• SELECTED PASSAGE:
JENIN REFUGEE CAMP, West Bank (AP) — Israel withdrew troops from a West Bank militant stronghold Wednesday but warned that its most intense military operation in the occupied territory in nearly two decades was not a one-off. Thirteen Palestinians and an Israeli soldier were killed in the two-day raid.
Residents of the Jenin refugee camp emerged from their homes to find alleys lined by piles of rubble and flattened or scorched cars. Shopkeepers and bulldozers started clearing the debris. Thousands who had fled the fighting began returning.
The army claimed to have inflicted heavy damage on militant groups in the operation which included a series of airstrikes and hundreds of ground troops. But it remained unclear whether there would be any lasting effect after nearly a year and a half of heavy fighting in the West Bank.
Ahead of the withdrawal, Israeli Prime Minister Benjamin Netanyahu vowed to carry out similar operations if needed.
“At these moments we are completing the mission, and I can say that our extensive operation in Jenin is not a one-off,” he said during a visit to a military post on the outskirts of Jenin. “We will eradicate terrorism wherever we see it and we will strike at it.”
The Jenin raid was one of the most intense Israeli military operations in the West Bank since an armed Palestinian uprising against Israel's open-ended occupation ended two decades ago.
Some of the scenes from Jenin, including massive army bulldozers tearing through camp alleys, were eerily similar to those from a major Israeli incursion in 2002, which lasted for eight days and became known as the battle of Jenin.

• THE DATA:
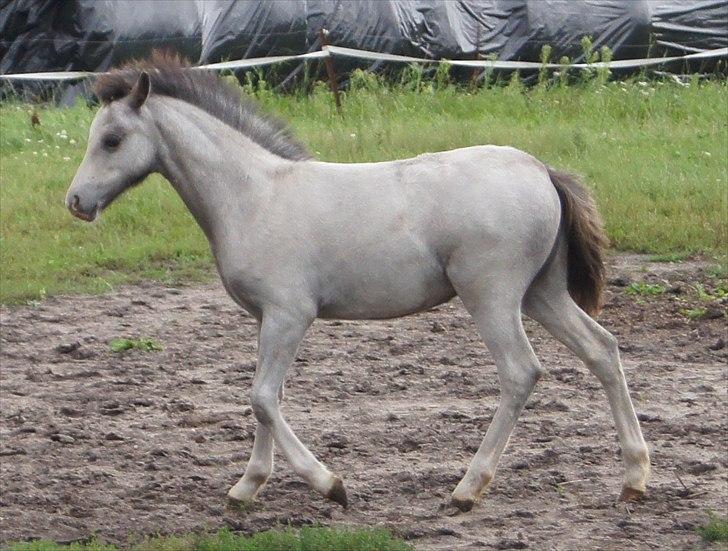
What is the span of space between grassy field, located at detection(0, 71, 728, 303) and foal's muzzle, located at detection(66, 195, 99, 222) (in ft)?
13.4

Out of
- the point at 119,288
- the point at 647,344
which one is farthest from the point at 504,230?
the point at 119,288

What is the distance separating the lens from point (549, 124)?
43.2 ft

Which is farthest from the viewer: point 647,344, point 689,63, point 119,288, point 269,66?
point 689,63

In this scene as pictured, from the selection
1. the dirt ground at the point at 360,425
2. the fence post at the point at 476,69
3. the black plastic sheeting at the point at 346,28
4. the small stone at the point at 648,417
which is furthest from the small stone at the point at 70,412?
the fence post at the point at 476,69

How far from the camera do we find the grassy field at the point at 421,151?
10.2 metres

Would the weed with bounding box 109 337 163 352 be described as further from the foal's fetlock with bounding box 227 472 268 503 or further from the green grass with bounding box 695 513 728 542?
the green grass with bounding box 695 513 728 542

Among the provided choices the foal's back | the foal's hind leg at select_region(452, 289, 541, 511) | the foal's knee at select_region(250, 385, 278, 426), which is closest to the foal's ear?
the foal's back

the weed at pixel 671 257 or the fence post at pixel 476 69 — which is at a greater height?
the fence post at pixel 476 69

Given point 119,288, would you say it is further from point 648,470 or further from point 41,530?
point 648,470

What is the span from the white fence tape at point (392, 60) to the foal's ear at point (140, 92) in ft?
29.0

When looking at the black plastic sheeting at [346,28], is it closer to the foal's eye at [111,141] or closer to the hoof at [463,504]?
the foal's eye at [111,141]

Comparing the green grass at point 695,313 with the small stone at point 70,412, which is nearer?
the small stone at point 70,412

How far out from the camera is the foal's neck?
5605 millimetres

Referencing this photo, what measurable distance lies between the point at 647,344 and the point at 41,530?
4.16 m
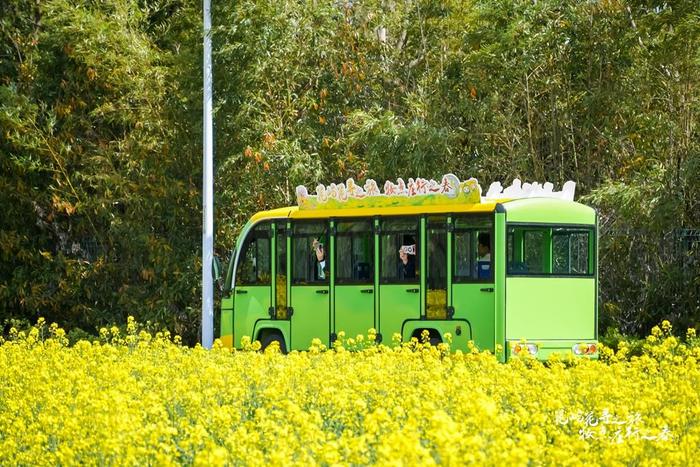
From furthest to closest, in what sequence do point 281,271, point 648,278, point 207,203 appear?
point 207,203 → point 648,278 → point 281,271

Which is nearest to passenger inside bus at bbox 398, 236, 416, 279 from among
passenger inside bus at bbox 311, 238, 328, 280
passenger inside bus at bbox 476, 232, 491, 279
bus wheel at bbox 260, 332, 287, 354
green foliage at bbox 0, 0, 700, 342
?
passenger inside bus at bbox 476, 232, 491, 279

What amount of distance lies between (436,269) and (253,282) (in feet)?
11.1

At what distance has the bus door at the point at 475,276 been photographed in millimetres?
16906

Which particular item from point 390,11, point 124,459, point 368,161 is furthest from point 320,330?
point 124,459

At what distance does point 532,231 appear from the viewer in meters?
17.2

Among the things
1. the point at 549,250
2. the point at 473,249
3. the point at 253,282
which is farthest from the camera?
the point at 253,282

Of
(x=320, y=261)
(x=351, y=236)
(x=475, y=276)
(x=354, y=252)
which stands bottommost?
(x=475, y=276)

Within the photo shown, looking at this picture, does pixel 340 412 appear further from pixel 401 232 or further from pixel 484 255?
pixel 401 232

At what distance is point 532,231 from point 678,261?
193 inches

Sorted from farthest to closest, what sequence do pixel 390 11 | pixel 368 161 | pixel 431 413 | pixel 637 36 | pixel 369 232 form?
1. pixel 390 11
2. pixel 368 161
3. pixel 637 36
4. pixel 369 232
5. pixel 431 413

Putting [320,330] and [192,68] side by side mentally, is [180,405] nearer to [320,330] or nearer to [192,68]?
[320,330]

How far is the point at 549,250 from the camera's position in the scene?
1733 cm

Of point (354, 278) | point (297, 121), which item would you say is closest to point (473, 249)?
point (354, 278)

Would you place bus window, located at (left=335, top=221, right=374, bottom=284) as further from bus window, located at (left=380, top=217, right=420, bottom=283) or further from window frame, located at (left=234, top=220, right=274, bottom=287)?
window frame, located at (left=234, top=220, right=274, bottom=287)
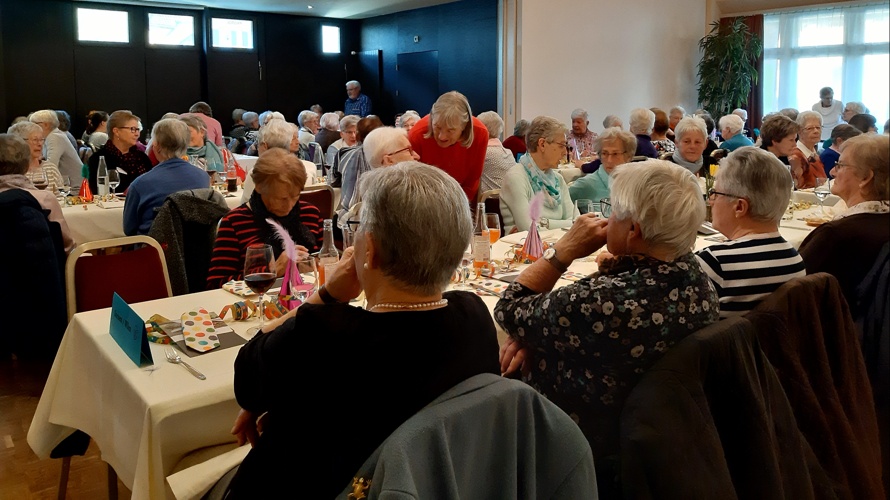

• YOUR TASKS:
1 - From the news report on the Jenin raid above, give again the stretch from "The army claimed" through "operations if needed.".
2 - According to the news report on the Jenin raid, how long did the 2002 Israeli incursion known as the battle of Jenin last?

• ANSWERS PROVIDED:
1 -
The army claimed to have inflicted heavy damage on militant groups in the operation which included a series of airstrikes and hundreds of ground troops. But it remained unclear whether there would be any lasting effect after nearly a year and a half of heavy fighting in the West Bank.
Ahead of the withdrawal, Israeli Prime Minister Benjamin Netanyahu vowed to carry out similar operations if needed.

2 - Eight days.